[Spatial reasoning dataset excerpts]
★ ★ ★ ★

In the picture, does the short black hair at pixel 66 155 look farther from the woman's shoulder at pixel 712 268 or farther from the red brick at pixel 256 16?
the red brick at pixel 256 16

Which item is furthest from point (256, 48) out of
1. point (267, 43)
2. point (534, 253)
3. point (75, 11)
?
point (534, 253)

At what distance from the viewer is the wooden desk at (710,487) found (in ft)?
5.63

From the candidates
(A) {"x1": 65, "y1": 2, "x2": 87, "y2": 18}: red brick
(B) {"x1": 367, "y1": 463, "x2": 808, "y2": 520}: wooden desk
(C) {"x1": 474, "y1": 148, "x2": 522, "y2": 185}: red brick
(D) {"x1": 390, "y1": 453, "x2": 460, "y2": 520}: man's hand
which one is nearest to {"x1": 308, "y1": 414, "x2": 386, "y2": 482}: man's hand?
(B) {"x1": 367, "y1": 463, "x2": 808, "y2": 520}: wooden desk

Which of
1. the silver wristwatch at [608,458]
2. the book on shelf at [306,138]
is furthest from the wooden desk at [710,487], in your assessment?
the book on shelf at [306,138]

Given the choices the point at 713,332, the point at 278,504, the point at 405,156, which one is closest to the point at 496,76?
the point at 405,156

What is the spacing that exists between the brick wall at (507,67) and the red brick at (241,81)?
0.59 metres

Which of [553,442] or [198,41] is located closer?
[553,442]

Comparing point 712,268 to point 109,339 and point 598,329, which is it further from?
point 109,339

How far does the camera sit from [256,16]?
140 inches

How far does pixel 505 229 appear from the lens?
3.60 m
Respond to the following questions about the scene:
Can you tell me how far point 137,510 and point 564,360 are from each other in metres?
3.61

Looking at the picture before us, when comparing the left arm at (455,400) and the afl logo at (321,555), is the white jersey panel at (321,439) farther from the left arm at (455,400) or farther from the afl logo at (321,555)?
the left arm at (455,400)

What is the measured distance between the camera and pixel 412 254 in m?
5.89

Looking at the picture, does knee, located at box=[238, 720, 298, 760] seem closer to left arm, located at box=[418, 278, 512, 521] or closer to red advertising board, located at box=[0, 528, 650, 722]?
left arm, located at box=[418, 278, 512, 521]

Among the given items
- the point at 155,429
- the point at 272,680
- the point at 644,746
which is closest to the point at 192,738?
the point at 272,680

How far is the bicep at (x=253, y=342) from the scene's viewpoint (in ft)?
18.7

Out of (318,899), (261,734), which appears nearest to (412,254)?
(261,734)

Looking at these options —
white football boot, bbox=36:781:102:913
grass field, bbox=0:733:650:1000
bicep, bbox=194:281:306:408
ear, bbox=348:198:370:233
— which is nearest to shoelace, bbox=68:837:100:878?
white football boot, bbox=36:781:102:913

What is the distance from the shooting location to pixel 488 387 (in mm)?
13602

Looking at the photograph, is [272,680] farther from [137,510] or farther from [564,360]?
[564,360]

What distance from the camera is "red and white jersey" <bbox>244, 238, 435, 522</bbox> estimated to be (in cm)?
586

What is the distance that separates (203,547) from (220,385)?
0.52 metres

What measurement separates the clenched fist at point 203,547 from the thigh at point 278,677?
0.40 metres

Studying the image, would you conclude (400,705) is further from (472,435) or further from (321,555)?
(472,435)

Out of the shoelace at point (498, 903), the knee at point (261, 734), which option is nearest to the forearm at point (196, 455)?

★ ★ ★ ★

Exercise
Produce an exact repeat of the lines from the one containing "Looking at the photograph, is" through the last line of the data, and nothing more.

Finished task
Looking at the photograph, is [272,680] farther from [137,510] or farther from [564,360]?
[564,360]

What distance from the camera is "red and white jersey" <bbox>244, 238, 435, 522</bbox> estimated to be (in cm)?
586

What is the distance that separates (203,547) from (220,385)?
0.52 metres

What measurement separates the clenched fist at point 203,547 from the thigh at point 278,677?
0.40 metres

Studying the image, would you conclude (400,705) is further from (472,435) or further from (321,555)?
(472,435)

Out of the shoelace at point (498, 903), the knee at point (261, 734), which option is nearest to the forearm at point (196, 455)?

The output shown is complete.